Sebastian Lindner
· 03.09.2026
Le schéma est désormais bien connu : départ de l'étape au bord de la Méditerranée, puis direction l'arrière-pays montagneux. C'est également le cas pour la 13e étape, qui atteint désormais presque la pointe la plus au sud du pays. La ville d’Almuñécar, située directement sur la côte, à mi-chemin environ entre Málaga et Almería, accueille pour la première fois une étape de la Vuelta.
Les 15 premiers kilomètres sont plats et longent la côte vers l'est, jusqu'à ce que le parcours change de direction – et de profil. En effet, lorsque le parcours s'enfonce dans les terres, le terrain s'élève à 5 % sur 14 kilomètres. L’Alto de la Venta de la Cebada (1re catégorie). Le parcours reste exigeant par la suite, tandis que le tracé continue un peu plus vers le nord. Fait curieux : Grenade, ville d’arrivée de la Vuelta 2026, n’est plus qu’à 20 kilomètres. Mais la grande finale n’aura lieu que dans neuf jours.

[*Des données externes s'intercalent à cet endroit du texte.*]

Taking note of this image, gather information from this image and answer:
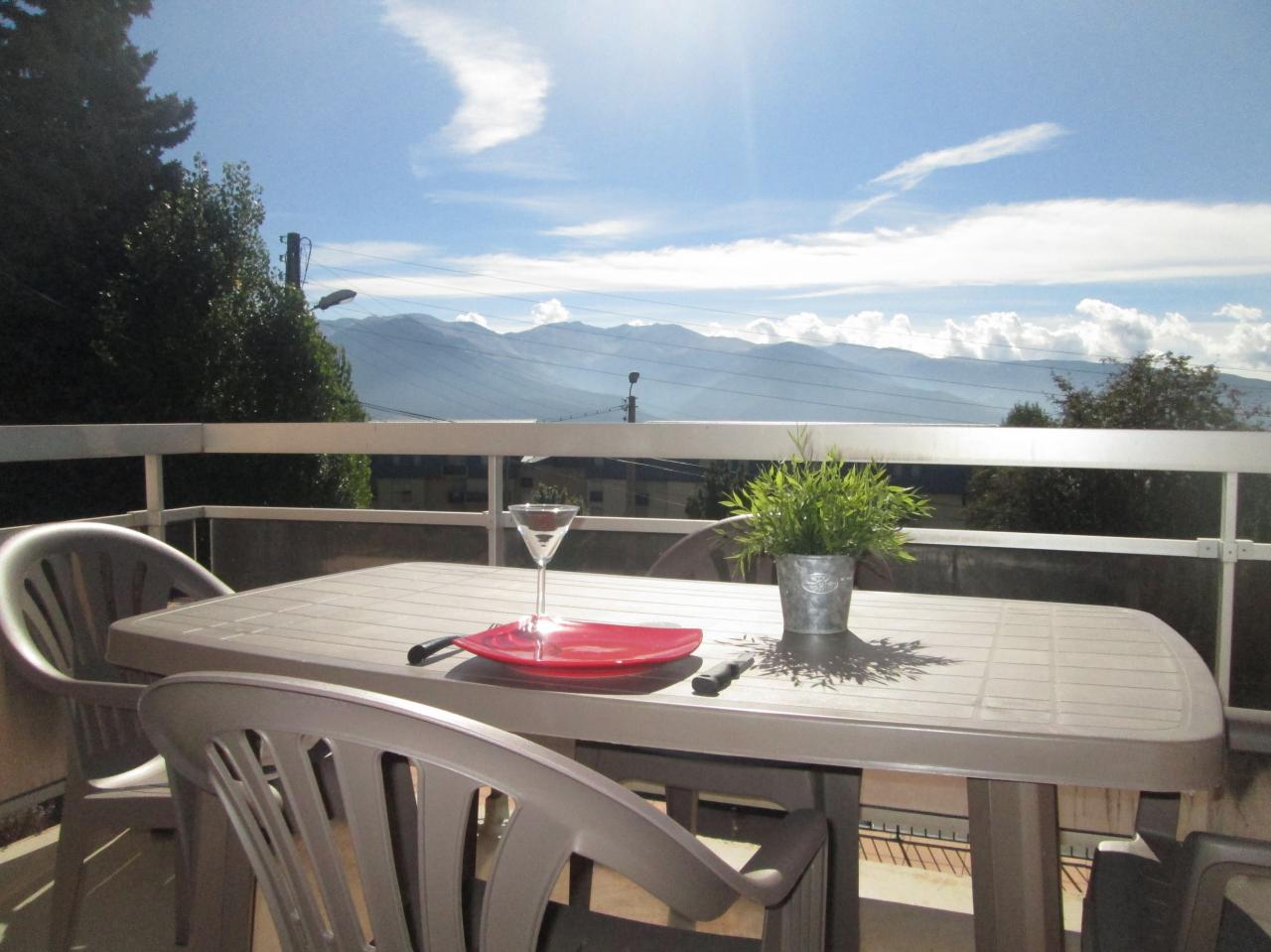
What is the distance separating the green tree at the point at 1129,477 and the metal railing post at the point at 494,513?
1288 mm

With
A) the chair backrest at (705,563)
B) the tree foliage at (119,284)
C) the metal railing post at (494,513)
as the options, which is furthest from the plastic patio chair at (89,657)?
the tree foliage at (119,284)

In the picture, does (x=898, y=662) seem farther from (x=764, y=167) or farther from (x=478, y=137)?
(x=764, y=167)

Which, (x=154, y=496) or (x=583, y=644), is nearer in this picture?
(x=583, y=644)

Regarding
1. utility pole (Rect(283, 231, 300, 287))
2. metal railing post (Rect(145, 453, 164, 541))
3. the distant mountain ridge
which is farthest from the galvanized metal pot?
the distant mountain ridge

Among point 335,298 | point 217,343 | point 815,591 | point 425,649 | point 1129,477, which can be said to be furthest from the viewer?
point 217,343

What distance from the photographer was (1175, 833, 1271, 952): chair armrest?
2.70 feet

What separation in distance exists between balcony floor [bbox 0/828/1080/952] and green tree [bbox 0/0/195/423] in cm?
1750

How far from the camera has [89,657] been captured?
1626 mm

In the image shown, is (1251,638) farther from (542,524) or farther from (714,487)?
(542,524)

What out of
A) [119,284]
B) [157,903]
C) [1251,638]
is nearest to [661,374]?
[119,284]

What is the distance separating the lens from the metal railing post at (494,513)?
2.69 m

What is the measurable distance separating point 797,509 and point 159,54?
21.2 metres

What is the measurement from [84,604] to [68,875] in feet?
1.48

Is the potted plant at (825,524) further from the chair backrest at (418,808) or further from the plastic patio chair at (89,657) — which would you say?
the plastic patio chair at (89,657)
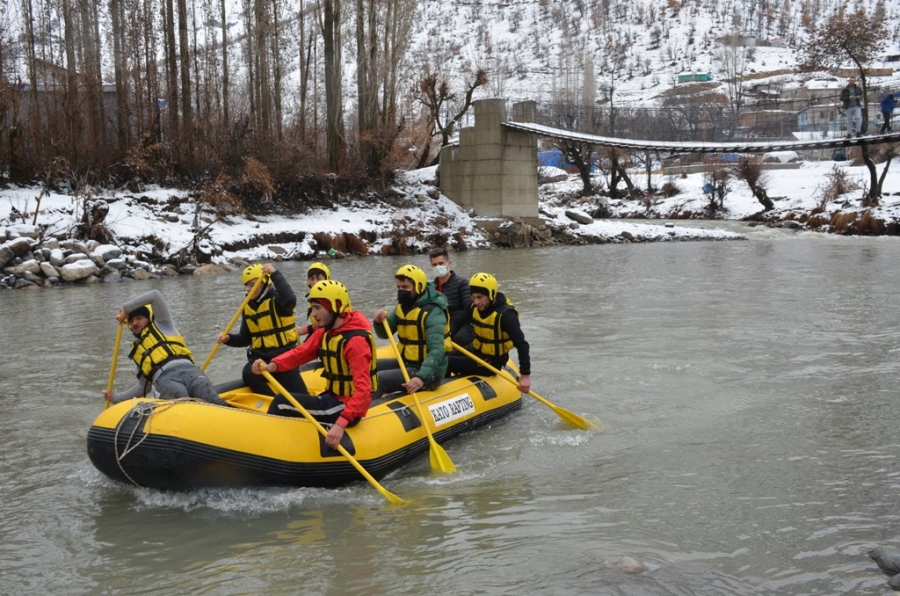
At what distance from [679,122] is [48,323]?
2636 cm

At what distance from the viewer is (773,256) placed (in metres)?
19.4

Au lieu de cela, le parcours bifurque vers le sud-ouest pour mener le peloton à l'Alto de Legionario (2e catégorie). Cela représente 15 kilomètres à 3 %, avant que, interrompus seulement par une contre-montée, près de 50 kilomètres de terrain plus ou moins en pente ne s'offrent aux coureurs. Le parcours repart alors vers le nord et passe ainsi non loin de Grenade. La prochaine ascension, le Puerto de Granada (2e catégorie), le confirme une nouvelle fois. Ses sept kilomètres et demi à 5,6 % constituent le dernier obstacle de la journée. Une longue descente en pente douce et douze kilomètres de plat mènent ensuite à Loja, où trois ronds-points attendent les coureurs sur les 1 000 derniers mètres en légère montée, avant d'atteindre la ligne d'arrivée.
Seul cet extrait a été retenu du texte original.